“Don’t repeat yourself”, or “DRY” for short, is a somewhat controversial principle of software development. It aims to make code cleaner, which is to say less buggy and easier to work with. DRY purports to accomplish this by reducing repetition in your codebase and replacing that duplicate code with abstractions like functions, classes, and methods.
First, why should we care about cleaner code? 🔗
Clean code is like clean garbage - it doesn’t really exist. The only clean code is code that doesn’t exist at all.
I’m happy to admit that a perfectly clean (empty) codebase is useless. Without code, an application can’t provide value to users. With that in mind, our pursuit of “clean code” will necessarily consist of tradeoffs. We’ll trade usefulness for cleanliness, complexity for speed, ownership for ease of development, and abstractions for reusability.
DRY code is often held aloft as an ideal in the quest for clean code. Let’s explore why I think DRY can be a good heuristic for better code but is far from an “absolute good”. Let’s take a look at some examples in JavaScript.
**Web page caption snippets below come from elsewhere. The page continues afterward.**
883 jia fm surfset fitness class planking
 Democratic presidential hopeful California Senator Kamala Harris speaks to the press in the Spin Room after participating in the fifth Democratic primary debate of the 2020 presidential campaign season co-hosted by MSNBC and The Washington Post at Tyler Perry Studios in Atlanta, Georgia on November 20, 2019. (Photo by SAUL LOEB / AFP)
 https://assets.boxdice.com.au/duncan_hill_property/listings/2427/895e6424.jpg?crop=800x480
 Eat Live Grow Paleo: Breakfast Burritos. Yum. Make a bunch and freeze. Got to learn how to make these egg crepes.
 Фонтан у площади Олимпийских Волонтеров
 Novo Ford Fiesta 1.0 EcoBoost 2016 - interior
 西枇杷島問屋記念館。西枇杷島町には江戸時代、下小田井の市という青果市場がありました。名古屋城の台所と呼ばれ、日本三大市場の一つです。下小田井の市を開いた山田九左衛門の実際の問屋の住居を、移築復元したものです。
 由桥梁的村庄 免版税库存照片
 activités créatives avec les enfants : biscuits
export async function updateUserHandle(handle) {
  if (!isLoggedIn()) {
    // redirect to login screen
    return;
  }
  let token = localStorage.getItem(jwtKey);
  let decodedToken = decodeJWT(token);
  const hoursDelta = 24;
  if (decodedToken.exp < (Date.now() + hoursDelta * 60 * 60) / 1000) {
    refreshToken();
  }
  return await fetch(`${domain}/v1/users/handle`, {
    method: "PUT",
    mode: "cors",
    headers: {
      "Content-Type": "application/json",
      Authorization: `Bearer ${token}`,
    },
    body: JSON.stringify({
      handle,
    }),
  });
}
export async function updateUserInterests(interestUUIDs) {
  if (!isLoggedIn()) {
    // redirect to login screen
    return;
  }
  let token = localStorage.getItem(jwtKey);
  let decodedToken = decodeJWT(token);
  const hoursDelta = 24;
  if (decodedToken.exp < (Date.now() + hoursDelta * 60 * 60) / 1000) {
    refreshToken();
  }
  return await fetch(`${domain}/v1/users/interests`, {
    method: "PUT",
    mode: "cors",
    headers: {
      "Content-Type": "application/json",
      Authorization: `Bearer ${token}`,
    },
    body: JSON.stringify({
      interestUUIDs,
    }),
  });
}
You may have noticed that the beginnings of those two API calls are nearly identical - the first few lines check to see if a user is properly authenticated and sends authentication data in the respective requests. This might not be a big problem with just 2 API calls, but what if we have 30? Or maybe 1000? Instead, we can DRY up this code by writing a simple fetchWithAuth() function that centralizes all the client’s authentication logic in a single place:
async function fetchWithAuth(url, params) {
  if (!isLoggedIn()) {
    // redirect to login screen
    return;
  }
  let token = localStorage.getItem(jwtKey);
  let decodedToken = decodeJWT(token);
  const hoursDelta = 24;
  if (decodedToken.exp < (Date.now() + hoursDelta * 60 * 60) / 1000) {
    refreshToken();
  }
  if (!params.headers) {
    params.headers = {};
  }
  params.headers.Authorization = `Bearer ${token}`;
  return await fetch(url, params);
}
export async function updateUserHandle(handle) {
  return await fetchWithAuth(`${domain}/v1/users/handle`, {
    method: "PUT",
    mode: "cors",
    headers: {
      "Content-Type": "application/json",
    },
    body: JSON.stringify({
      handle,
    }),
  });
}
export async function updateUserInterests(interestUUIDs) {
  return await fetchWithAuth(`${domain}/v1/users/interests`, {
    method: "PUT",
    mode: "cors",
    headers: {
      "Content-Type": "application/json",
    },
    body: JSON.stringify({
      interestUUIDs,
    }),
  });
}
Why wouldn’t you DRY out your code? 🔗
It seems like a good idea to reduce code duplication right? Well, yes, in general, it is. That said, let’s look at some of the drawbacks that come along with too much centralization.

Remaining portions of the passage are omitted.